I would appreciate one's insight into this proof, if I'm missing something in it.
If there exists homomorphism $\phi: G\to H$ and some subgroup $M$ of $H$, and the pull-back of $M$ is $\phi^{-1}(M) := \{g \in G:\phi(g) \in M\}$, we can prove that $\phi^{-1}(M) \leq G$.
Now, if we also know that if $M\trianglelefteq H$ and want to show that $\phi^{-1}(M)\trianglelefteq G$, we can argue as follows:
For elements $g\in G$ and $h \in H$, $\phi^{-1}(M)=\phi(hMh)^{-1}=\phi(hM^{-1}h^{-1})=\phi(h)\phi^{-1}(M)\phi(h)^{-1}$. Since $\phi(g)=h$, $\phi(h)^{-1}=g^{-1} \in G$ (since G is closed under taking inverses). But $\phi(h)$ is the inverse of $\phi(h)^{-1}$, thus $\phi(h)^{-1} = g \in G$. Therefore, $\phi^{-1}(M) = g\phi^{-1}(M)g^{-1}$, which implies that $\phi^{-1}(M) \trianglelefteq G$.

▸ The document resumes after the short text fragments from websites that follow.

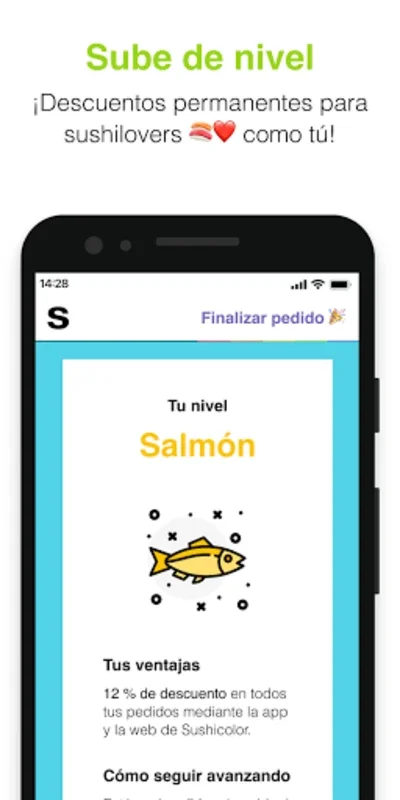 Sushicolor | Sushi online for Android - No Downloading Required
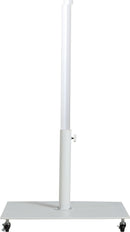 Fiji - Aluminum Patio Umbrella With Square White Base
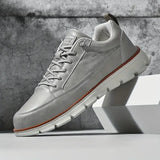 Men's Sneakers Grained Textured - Daily Urban Wear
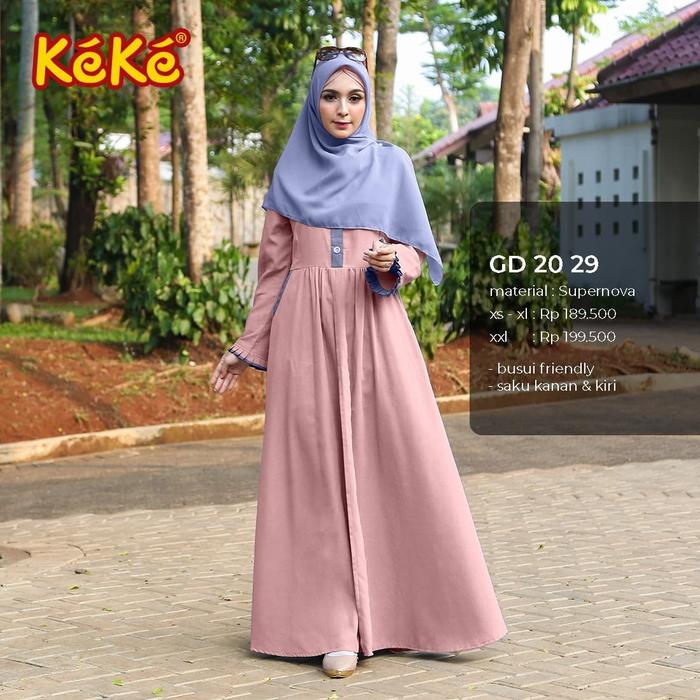 Gamis dewasa keke gd 20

I just think there's a lot going on, particularly in this line:
It might help to have a different notation for the "pull-back" of $\phi$ (traditionally called the preimage), maybe something like $\phi_*(M)$ or $\phi^*(M)$ (one of them is used for pull-backs, I believe, but I forget which), because I think the notation is giving you the impression that the various $\cdot^{-1}$'s can be slid around freely; it's very confusing and I don't think it's true.
Even if that's not what you're thinking, it requires a ton of bookkeeping and careful writing to make sure you only write things that make sense, and it gets in the way of thinking.
Suppose $\phi\colon G \to H$ with $M \lhd H$. If we want to show that $\phi^{-1}(M) \lhd G$, it would be much easier (IMO) and definitely more safe to find a homomorphism $\theta\colon G \to\,??$ whose kernel is $\phi^{-1}(M)$.
For that, a hint: $$G \overset{\phi}{\longrightarrow} H \overset{\pi}{\longrightarrow} H / M.$$
It could be argued on the level of individual elements, but I truthfully don't even want to think about it!